Mining frequent itemsets is to discover the groups of items appearing always together excess of a user specified threshold. Many approaches have been proposed for mining frequent itemsets by applying the FP-tree structure to improve the efficiency of the FP-Growth algorithm which needs to recursively construct sub-trees. Although these approaches do not need to recursively construct many sub-trees, they also suffer the problem of a large search space, such that the performances for the previous approaches degrade when the database is massive or the threshold for mining frequent itemsets is low. In order to reduce the search space and speed up the mining process, we propose an efficient algorithm for mining frequent itemsets based on frequent pattern tree. Our algorithm generates a sub-tree for each frequent item and then generates candidates in batch from this sub-tree. For each candidate generation, our algorithm only generates a small set of candidates, which can significantly reduce the search space.
However, there may be many frequent itemsets existing in a transaction database, such that it is difficult to make a decision for a decision maker. Recently, mining frequent closed itemsets becomes a major research issue, since a set of the frequent closed itemsets is a condensed and complete representation of the frequent itemsets and all the frequent itemsets can be derived from the frequent closed itemsets. Because the transactions in a transaction database will grow rapidly in a short time, and some of the transactions may be antiquated. Consequently, the frequent closed itemsets may be changed due to the addition of the new transactions or the deletion of the old transactions from the transaction database. It is a challenge that how to update the previous closed itemsets when the transactions are added into or removed from the transaction database.
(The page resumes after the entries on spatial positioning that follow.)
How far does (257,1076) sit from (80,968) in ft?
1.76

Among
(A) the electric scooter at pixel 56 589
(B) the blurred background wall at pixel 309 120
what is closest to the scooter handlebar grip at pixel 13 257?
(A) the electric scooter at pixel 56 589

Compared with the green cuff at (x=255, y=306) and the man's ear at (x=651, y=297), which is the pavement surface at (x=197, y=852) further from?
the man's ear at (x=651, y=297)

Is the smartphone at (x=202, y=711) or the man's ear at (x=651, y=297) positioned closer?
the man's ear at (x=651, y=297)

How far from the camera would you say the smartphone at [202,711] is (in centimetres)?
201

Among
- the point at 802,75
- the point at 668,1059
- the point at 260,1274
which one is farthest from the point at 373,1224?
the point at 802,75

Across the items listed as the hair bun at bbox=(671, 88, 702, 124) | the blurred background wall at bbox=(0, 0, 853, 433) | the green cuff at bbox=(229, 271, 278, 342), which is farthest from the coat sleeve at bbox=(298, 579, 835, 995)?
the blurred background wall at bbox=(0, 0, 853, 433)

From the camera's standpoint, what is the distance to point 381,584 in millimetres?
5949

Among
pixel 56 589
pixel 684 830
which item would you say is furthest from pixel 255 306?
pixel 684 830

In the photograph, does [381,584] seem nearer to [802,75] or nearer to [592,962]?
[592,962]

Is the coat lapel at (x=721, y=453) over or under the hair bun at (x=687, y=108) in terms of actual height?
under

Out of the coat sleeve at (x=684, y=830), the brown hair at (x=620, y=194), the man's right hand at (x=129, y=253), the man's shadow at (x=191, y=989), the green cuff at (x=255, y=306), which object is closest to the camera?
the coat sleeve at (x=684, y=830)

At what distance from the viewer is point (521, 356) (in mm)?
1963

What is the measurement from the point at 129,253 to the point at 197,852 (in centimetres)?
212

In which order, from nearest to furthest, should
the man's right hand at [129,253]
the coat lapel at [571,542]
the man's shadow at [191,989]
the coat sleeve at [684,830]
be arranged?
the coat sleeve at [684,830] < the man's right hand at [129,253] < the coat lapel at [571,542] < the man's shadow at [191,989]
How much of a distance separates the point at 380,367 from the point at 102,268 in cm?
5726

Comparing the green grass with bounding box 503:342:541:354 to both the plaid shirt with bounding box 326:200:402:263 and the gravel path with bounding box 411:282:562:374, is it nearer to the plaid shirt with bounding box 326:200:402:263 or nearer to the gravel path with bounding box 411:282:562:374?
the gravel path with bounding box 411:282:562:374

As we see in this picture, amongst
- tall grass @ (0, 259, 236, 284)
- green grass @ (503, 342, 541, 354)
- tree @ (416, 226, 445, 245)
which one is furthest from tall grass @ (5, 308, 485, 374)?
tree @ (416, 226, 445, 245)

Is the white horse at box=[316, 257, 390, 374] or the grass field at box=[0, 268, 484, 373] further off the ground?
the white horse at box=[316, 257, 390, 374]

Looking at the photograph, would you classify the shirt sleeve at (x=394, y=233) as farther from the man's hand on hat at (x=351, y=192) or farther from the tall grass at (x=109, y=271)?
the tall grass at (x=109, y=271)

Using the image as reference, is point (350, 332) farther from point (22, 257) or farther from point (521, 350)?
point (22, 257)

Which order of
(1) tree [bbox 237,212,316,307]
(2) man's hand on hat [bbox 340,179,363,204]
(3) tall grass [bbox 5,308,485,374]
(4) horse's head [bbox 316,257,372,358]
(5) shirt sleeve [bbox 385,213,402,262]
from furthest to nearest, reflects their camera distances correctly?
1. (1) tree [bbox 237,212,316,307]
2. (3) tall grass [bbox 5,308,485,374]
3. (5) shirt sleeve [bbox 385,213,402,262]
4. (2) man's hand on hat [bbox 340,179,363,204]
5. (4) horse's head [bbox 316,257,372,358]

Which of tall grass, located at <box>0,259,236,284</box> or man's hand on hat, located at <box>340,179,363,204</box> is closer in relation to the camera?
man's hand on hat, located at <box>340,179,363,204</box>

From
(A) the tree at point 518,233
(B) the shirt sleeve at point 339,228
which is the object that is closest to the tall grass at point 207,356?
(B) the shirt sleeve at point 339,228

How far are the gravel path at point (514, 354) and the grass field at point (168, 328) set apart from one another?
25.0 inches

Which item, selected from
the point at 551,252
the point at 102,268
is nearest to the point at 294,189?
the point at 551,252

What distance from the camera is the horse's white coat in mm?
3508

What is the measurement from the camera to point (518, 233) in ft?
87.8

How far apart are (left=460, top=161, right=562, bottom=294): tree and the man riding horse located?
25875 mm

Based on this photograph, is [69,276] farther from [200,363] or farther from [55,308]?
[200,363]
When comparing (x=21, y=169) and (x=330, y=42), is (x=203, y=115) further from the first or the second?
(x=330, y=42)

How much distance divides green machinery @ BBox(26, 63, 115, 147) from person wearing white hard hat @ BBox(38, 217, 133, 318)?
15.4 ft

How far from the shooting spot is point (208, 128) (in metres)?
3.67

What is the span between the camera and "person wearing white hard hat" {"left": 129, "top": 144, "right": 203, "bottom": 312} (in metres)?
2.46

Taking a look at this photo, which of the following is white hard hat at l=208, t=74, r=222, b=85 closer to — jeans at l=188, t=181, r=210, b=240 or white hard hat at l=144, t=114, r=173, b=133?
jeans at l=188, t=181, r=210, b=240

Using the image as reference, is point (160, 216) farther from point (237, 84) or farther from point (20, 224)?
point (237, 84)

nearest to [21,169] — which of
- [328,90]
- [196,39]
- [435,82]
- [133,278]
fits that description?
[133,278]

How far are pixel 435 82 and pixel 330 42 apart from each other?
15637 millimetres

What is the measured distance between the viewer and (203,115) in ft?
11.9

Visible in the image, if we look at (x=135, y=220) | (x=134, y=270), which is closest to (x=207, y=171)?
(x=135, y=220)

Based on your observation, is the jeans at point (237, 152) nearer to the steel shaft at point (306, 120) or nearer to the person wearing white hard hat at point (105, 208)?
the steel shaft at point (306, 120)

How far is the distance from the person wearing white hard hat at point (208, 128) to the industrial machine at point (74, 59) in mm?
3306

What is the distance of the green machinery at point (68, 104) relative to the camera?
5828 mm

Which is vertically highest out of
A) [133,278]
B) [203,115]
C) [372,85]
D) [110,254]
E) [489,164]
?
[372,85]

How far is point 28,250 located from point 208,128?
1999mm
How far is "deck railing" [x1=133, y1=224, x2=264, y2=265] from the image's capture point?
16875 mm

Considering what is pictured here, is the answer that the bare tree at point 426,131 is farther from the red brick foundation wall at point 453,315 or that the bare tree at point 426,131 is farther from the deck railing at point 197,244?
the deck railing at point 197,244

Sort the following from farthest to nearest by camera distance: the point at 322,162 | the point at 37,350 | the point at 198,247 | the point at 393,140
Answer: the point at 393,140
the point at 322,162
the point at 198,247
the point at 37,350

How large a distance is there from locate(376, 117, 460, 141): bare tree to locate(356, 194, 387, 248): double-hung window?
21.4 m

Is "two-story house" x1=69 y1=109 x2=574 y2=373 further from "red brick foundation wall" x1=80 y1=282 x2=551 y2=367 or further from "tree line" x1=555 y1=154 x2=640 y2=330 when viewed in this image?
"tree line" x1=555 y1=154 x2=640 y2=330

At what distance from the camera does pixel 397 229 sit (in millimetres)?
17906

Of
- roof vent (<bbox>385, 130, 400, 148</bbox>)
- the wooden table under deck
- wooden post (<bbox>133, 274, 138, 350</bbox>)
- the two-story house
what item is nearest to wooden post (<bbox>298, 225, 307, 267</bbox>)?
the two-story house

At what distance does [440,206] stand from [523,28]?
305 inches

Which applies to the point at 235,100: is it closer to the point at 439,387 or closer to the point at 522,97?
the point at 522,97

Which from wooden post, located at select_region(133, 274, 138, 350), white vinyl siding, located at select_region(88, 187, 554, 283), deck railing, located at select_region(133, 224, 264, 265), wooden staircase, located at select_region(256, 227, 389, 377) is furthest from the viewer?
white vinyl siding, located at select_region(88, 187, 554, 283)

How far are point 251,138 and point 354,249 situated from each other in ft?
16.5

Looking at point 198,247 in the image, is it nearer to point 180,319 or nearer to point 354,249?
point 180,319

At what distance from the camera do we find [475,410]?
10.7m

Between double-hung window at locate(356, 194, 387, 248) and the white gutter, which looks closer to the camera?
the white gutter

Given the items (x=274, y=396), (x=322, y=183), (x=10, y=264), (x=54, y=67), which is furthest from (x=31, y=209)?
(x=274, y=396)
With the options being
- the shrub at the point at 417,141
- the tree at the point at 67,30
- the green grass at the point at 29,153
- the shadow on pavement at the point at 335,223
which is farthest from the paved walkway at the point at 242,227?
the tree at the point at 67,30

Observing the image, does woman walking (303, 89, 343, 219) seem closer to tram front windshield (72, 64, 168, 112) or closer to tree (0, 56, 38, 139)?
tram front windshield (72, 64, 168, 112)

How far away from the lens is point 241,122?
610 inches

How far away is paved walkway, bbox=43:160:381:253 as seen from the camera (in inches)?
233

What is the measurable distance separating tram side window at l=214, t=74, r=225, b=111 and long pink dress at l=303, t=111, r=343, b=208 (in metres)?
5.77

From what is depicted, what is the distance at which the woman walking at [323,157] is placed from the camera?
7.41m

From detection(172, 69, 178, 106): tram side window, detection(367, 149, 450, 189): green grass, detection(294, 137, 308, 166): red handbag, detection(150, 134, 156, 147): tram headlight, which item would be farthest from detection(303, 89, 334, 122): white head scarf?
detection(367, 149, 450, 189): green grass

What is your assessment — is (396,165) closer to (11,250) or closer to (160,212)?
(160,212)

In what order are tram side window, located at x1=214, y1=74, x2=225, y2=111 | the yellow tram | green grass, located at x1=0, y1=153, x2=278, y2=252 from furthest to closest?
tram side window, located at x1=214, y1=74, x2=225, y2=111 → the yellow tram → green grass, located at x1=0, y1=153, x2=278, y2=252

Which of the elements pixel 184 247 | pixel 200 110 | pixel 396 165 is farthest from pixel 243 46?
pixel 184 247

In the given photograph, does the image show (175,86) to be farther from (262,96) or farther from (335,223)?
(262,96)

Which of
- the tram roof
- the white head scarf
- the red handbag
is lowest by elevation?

We propose an efficient algorithm for incrementally mining closed itemsets without scanning the original database. Our algorithm updates closed itemsets by performing some operations on the previous closed itemsets and the added/deleted transactions without searching the previous closed itemsets.
Compared with other commodities, consumable products are purchased high-frequently. Although single gains for consumable products may be lower than that of appliances or electronic products, the accumulative gains for consumable products are great. Therefore, grasping suitable timing to do sales promotion for consumable products is an important task. Sequential pattern mining only considers the sequential purchasing behaviors for most of the customers, but they cannot predict when the customer will need the products in the future. For the consumable products, the purchase time for the next transaction is usually related to the purchase quantities for this transaction. We propose a novel data mining algorithm to find the consumption behaviors for most of customers. From this information, we can predict the next purchased time for an item based on the purchased quantity of this item at this time.